The second major risk for the global economy is the high level of private and public sector debt in major economies. This seriously limits the ability of governments to provide fiscal stimulus if needed and it raises the likelihood of private and public sector defaults.

Third source of risk are the black swans that may, once again, lurk in the financial sector. In the US, the failure of Lehman Brothers may have limited the risk appetite of financial institutions, but in Europe and especially in China there have been no such events limiting the moral hazard problem (moral hazard refers to a situation, where someone else than the risk taker bears majority of the risks of his/her actions) in the financial sector. Quite the opposite actually. While several hundred financial institutions were let to fail in the US during and after the Great Recession, basically all the troubled banks were saved in Europe and in China.

Fourth source of risk is the political instability. Europe is facing an extraordinary number of overlapping crises. The migration crisis is testing the uniformity of the European project and risk of another full-blown crisis in the Eurozone is building up. Although several institutions have been put into place after the financial crash of 2007-2008 and the European debt crisis that followed, their effectiveness during an acute and major crisis is untested. European banking sector is very vulnerable with a high portion of non-performing loans threating its stability. In Great Britain, support for Brexit, or the exit of Britain from the EU, remains high as does the likelihood of Grexit or the exit of Greece from the Eurozone. The terrorist attacks in Europe and geopolitical ambitions in Europe and in the Middle-East can lead to unpredictable political and military developments that can have long-term effects on global markets.
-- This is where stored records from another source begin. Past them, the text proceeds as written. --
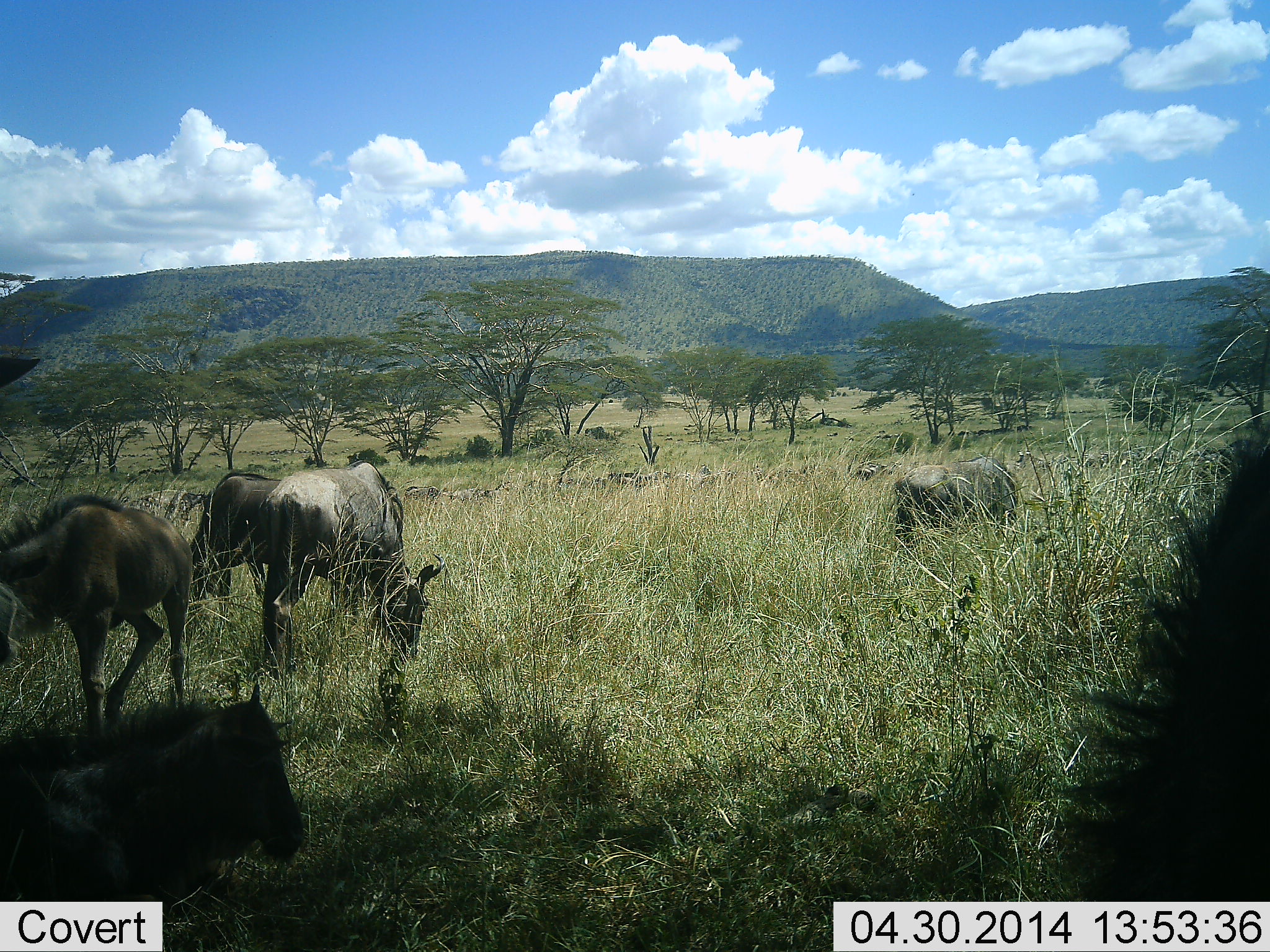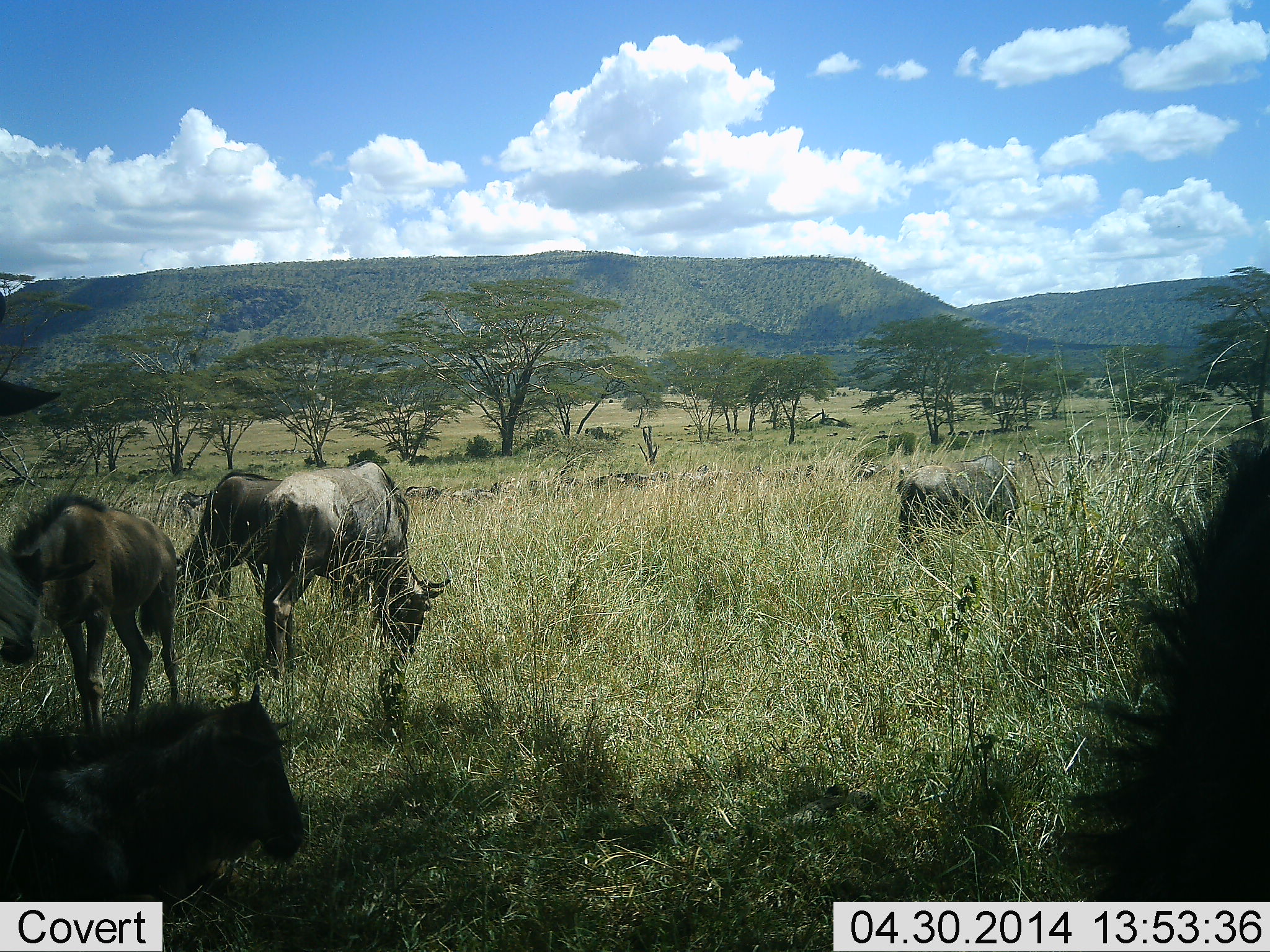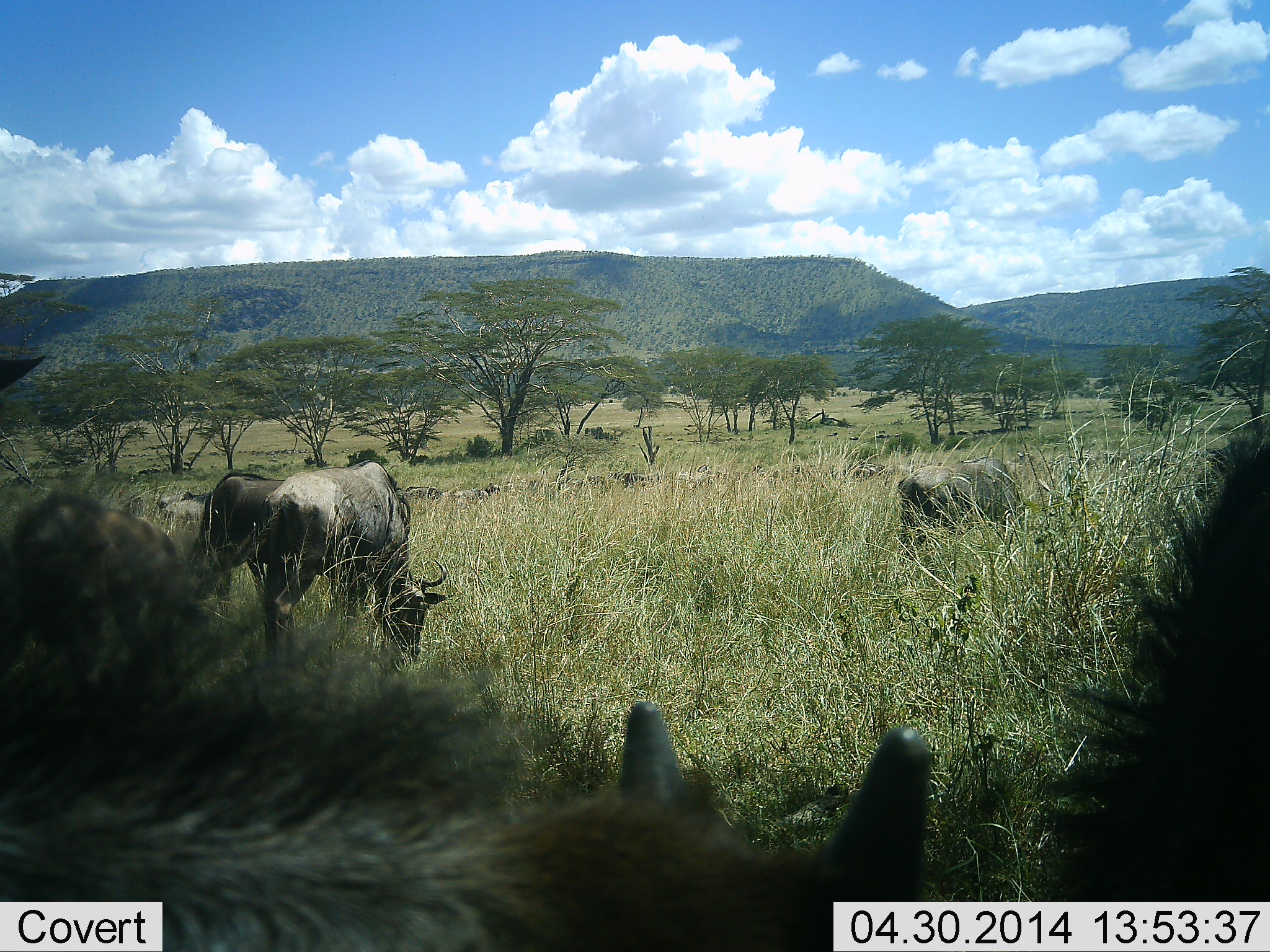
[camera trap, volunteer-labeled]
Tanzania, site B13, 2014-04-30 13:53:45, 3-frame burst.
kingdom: Animalia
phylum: Chordata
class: Mammalia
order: Artiodactyla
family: Bovidae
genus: Connochaetes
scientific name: Connochaetes taurinus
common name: blue wildebeest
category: wildebeest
Wildebeest (blue wildebeest) (Connochaetes taurinus), count 11-50. Behavior (volunteer vote fractions): standing 50%, resting 50%, moving 30%, interacting 0%. Young present (vote fraction): 40%. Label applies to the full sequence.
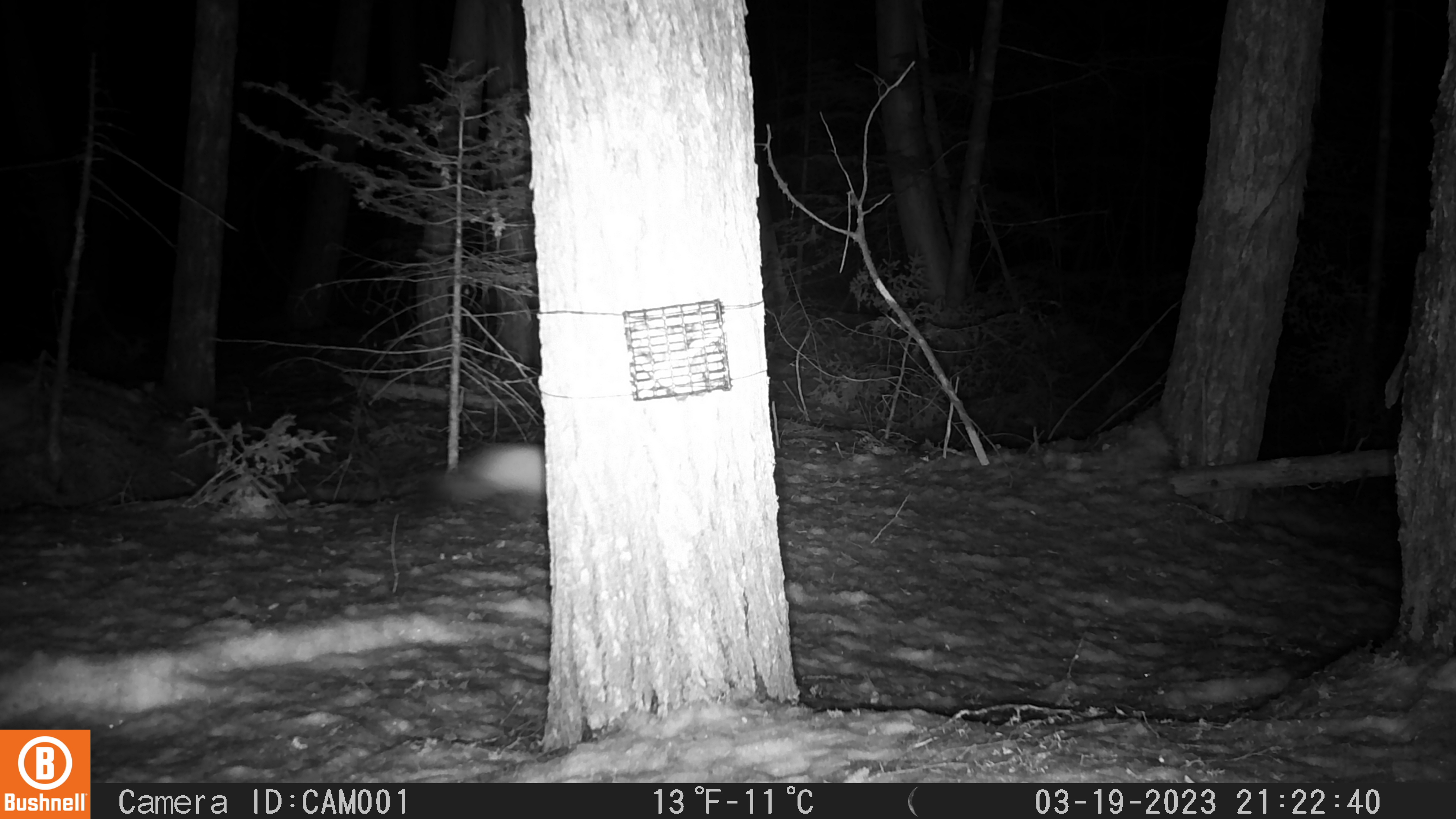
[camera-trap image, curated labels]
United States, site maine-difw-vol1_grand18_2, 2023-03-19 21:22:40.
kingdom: Animalia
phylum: Chordata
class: Mammalia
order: Carnivora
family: Mustelidae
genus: Martes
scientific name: Martes americana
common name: american marten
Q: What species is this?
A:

Fifth source of uncertainty is the matured commodity super-cycle, which has pushed down the prices of several commodities, like iron, copper and oil. If the cycle turns upwards and the prices of these commodities start to increase, central banks would be forced to raise the interest rates, which could push the world economy into a deflationary recession.

Anticipation of crises and the socialization of riskNot many people know, but the crash of 2007-2008 was anticipated by many recession prediction models, because there were signs in the financial markets that something troubling was going on. The biggest problem in the current situation is that central banks have hidden several market signals with unconventional monetary policies. QE's of world major central banks have pushed the risks of several asset classes to far ends of the probability distributions. What this means is that if the actual price of an asset does not meet its market-based value, the true level of risk is not properly priced in. Socialization of risks of private entities with monetary or fiscal measures hides the risks behind politically motivated decision. This is probably the biggest risk threating the world economy, that is, the mispricing of risk by unknown magnitude.

So, where are we heading? Unfortunately, all we know with a fair certainty is that we are facing some form of a downturn. It may be a mild one, but if any of the above listed risks would to materialize, the downturn would have the potential to turn into a systemic crash under current conditions. What this means is that we currently face a highly uncertain future with fairly decent growth prospects and that we can do very little to diminish the uncertainty, but to hope for the best.